Paper cups are made from composite materials, they contain paper but are also laminated to insulate and seal the cups, using polyethylene resin. This means they do not lend themselves for recycling and ensures that every single laminated cup ends up in landfill; here a plastic cup takes hundreds of years to decompose and laminated paper cups start to release harmful methane into the atmosphere as they start to decompose – an eternal legacy of harm to the environment.

For recycling to be an option, according to a UK paper mill at least 10 tons of used paper cups would be needed monthly, in order for a centre to start recycling paper cups. Only recycling businesses such as those in mega cities as Toronto are able to recycle such cups. Recycling can only happen where collection points for cups exist or where rubbish is sorted post-consumer.

Action

One of the ways we can cut down on disposable cup use is by carrying reusable cups and so challenging ourselves on how we can live better in the ‘to-go’ world. Starbucks have claimed that in America and Canada in 2008 they saved nearly 1 million pounds / 454,000 kilograms of paper by promoting the use of reusable mugs in their stores. It’s a start.
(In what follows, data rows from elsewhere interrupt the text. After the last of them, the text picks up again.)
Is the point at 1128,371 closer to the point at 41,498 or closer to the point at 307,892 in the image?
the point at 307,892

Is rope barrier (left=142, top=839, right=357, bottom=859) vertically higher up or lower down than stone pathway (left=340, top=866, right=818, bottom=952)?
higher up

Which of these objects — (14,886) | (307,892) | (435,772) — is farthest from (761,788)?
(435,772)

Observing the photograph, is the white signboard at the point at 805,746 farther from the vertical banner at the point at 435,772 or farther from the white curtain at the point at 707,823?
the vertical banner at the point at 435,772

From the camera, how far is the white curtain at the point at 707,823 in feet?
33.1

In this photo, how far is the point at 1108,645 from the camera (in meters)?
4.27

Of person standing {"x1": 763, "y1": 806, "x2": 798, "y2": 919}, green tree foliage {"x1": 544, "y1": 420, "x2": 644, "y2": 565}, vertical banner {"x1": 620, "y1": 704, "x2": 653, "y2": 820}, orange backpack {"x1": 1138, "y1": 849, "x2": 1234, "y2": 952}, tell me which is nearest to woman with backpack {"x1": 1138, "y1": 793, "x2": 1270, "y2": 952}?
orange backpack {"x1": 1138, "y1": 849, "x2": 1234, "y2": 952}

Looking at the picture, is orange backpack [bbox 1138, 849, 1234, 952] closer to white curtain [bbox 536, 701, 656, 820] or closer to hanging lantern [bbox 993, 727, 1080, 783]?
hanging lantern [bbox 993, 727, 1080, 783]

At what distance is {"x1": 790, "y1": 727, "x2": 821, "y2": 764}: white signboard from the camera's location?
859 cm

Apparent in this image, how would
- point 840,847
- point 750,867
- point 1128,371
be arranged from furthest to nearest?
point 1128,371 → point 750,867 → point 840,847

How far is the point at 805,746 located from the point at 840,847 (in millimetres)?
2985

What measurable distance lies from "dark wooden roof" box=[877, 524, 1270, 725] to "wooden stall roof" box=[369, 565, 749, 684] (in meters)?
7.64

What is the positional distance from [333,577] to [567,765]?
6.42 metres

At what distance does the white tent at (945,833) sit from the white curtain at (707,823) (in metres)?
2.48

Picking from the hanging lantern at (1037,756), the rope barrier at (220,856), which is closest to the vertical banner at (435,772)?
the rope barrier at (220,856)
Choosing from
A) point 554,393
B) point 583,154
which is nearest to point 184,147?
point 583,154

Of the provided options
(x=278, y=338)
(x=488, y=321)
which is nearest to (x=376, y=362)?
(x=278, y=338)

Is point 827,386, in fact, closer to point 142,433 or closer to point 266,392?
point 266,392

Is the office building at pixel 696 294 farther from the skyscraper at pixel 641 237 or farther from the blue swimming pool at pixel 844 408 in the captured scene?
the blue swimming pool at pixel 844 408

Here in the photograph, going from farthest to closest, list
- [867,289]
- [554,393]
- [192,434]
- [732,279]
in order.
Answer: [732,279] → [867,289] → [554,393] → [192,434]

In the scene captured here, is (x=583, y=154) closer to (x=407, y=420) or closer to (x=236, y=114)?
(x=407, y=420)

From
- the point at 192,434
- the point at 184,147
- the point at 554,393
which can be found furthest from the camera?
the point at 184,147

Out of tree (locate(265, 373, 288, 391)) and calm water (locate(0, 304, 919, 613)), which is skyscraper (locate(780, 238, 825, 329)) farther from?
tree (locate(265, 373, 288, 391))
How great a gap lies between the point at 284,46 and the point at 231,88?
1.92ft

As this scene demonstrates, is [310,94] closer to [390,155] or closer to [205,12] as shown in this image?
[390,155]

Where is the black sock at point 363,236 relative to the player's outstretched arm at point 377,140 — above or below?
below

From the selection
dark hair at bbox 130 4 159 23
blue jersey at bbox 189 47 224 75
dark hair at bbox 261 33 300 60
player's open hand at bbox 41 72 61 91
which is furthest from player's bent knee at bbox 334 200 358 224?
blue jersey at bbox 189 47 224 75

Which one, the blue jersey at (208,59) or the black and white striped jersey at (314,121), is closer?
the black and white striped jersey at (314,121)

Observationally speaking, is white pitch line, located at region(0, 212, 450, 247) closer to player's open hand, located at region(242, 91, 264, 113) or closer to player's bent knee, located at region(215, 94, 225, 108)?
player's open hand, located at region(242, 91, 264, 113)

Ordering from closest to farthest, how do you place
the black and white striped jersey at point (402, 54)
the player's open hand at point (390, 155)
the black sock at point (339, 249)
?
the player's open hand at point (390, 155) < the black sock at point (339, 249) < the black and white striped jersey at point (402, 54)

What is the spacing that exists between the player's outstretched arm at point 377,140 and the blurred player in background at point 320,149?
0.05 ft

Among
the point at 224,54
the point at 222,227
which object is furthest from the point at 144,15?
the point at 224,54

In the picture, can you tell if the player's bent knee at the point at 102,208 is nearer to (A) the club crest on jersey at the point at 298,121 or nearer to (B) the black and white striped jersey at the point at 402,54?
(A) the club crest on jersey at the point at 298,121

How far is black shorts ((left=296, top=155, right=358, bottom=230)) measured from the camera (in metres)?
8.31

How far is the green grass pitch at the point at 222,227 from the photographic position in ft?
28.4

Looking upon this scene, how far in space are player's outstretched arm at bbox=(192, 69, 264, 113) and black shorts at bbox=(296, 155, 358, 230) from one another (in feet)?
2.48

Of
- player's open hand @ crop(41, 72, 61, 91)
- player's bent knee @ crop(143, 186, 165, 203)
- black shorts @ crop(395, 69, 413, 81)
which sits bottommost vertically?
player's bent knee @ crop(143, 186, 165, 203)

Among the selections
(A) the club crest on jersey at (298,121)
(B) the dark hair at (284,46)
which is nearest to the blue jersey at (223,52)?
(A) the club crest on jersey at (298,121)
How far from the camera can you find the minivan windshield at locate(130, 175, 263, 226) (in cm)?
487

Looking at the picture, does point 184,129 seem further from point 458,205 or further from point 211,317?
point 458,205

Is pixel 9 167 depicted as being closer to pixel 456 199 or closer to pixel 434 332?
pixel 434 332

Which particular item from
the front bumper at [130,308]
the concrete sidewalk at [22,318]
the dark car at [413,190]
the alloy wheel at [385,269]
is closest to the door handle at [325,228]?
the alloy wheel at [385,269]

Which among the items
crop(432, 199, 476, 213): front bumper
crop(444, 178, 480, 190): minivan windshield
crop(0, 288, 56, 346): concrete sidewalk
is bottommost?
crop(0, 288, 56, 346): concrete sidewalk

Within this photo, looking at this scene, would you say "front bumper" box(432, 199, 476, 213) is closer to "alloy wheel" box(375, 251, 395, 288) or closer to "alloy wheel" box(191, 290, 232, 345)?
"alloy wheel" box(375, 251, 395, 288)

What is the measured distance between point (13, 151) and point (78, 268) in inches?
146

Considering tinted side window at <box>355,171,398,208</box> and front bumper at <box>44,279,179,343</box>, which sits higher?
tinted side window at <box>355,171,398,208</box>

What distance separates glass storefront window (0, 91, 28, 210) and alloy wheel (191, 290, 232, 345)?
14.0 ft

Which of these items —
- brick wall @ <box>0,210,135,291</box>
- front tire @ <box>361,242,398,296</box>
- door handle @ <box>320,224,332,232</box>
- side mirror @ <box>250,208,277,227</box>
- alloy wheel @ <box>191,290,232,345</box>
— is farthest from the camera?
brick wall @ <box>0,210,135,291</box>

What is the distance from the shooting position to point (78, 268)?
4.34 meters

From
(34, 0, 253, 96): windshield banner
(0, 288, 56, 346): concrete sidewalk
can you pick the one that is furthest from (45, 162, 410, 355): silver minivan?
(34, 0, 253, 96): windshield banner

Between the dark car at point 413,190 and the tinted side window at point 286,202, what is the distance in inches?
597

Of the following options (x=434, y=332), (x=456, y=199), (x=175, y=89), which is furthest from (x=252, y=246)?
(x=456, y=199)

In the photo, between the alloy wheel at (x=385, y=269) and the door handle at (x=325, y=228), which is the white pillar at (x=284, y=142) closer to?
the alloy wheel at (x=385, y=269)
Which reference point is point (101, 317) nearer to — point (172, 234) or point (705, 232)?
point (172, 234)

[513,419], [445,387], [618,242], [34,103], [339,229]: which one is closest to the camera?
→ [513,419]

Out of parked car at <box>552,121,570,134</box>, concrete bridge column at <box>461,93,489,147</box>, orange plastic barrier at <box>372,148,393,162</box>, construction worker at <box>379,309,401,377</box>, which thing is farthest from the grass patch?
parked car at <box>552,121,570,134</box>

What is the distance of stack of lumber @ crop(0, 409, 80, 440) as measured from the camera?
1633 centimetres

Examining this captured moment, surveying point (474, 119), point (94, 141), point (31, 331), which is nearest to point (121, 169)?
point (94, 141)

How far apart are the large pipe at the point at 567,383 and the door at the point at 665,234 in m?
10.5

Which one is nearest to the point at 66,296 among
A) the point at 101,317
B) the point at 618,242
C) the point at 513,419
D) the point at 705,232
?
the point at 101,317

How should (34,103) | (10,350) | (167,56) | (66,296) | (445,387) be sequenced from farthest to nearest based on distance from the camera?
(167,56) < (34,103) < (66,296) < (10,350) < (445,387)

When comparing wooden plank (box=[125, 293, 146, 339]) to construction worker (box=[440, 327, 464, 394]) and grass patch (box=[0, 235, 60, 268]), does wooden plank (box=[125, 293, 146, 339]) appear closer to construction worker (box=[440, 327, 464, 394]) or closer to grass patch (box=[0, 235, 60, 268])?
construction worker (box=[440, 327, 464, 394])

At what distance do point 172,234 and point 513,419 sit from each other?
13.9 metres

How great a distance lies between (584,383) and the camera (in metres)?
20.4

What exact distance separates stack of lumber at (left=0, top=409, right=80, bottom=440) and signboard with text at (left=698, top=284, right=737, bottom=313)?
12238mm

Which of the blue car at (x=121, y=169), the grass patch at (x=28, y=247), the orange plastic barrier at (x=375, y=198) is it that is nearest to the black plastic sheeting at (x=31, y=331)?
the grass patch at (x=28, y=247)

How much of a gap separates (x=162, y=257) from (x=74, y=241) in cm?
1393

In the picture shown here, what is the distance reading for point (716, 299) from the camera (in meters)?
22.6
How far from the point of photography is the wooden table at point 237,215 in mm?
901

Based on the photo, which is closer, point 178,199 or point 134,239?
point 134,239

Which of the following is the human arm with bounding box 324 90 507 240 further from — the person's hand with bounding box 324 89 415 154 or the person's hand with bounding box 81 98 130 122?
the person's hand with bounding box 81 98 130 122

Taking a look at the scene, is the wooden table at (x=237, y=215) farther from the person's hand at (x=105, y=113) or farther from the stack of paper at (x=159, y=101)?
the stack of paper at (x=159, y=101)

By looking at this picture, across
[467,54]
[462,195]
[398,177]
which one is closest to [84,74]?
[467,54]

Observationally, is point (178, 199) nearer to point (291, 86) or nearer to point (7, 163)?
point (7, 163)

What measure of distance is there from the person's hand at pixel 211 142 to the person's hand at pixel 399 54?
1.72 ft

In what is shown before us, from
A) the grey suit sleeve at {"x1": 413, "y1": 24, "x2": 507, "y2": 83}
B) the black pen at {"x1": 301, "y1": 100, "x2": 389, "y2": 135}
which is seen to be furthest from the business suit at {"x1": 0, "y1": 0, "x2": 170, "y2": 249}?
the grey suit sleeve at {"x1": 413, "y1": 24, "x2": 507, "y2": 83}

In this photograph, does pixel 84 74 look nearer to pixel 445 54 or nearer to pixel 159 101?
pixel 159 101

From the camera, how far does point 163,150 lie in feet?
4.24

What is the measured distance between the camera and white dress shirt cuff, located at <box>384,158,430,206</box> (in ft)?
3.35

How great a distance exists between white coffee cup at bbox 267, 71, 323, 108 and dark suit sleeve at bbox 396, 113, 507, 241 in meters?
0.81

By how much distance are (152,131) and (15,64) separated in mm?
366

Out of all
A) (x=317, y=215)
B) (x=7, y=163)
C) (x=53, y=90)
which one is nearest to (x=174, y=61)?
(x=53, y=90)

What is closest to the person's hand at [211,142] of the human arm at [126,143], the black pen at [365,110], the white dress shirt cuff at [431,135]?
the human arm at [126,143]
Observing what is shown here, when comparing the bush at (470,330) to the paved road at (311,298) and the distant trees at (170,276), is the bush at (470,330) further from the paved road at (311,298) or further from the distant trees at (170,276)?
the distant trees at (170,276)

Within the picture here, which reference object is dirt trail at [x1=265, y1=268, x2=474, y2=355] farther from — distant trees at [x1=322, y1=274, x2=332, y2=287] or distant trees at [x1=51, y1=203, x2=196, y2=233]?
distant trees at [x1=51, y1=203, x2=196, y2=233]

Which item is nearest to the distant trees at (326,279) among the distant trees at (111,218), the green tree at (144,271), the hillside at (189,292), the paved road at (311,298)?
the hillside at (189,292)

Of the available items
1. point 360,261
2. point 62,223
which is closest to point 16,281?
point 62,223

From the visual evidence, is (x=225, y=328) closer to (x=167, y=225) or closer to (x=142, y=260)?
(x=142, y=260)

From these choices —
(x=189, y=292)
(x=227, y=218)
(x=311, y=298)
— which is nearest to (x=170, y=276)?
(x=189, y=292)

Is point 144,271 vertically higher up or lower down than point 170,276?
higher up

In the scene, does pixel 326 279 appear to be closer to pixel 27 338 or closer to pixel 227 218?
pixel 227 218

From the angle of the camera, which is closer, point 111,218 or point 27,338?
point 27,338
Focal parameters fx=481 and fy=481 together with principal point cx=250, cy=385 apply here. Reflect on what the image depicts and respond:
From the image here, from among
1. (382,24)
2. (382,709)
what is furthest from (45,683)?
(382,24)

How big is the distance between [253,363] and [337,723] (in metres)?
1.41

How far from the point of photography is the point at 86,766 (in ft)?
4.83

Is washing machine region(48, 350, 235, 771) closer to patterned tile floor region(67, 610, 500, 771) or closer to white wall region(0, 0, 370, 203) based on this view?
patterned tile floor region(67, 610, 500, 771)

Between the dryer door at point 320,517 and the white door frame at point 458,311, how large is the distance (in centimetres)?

The water cooler in our office is another offender. While the ultimate proponent of healthy living, using a new plastic cup every time we quench our thirst, the water cooler cup leaves a trail of destruction for our planet. Bring a glass to your work place, use it to get your water from the cooler and wash it occasionally.

To paraphrase a commercial slogan of a well-known British company: Together we can make a difference.

Let’s see what we can do.

You can add your own cup to the collection if you like, and if you want, you can also recommend the best reusable cup ‘to-carry’.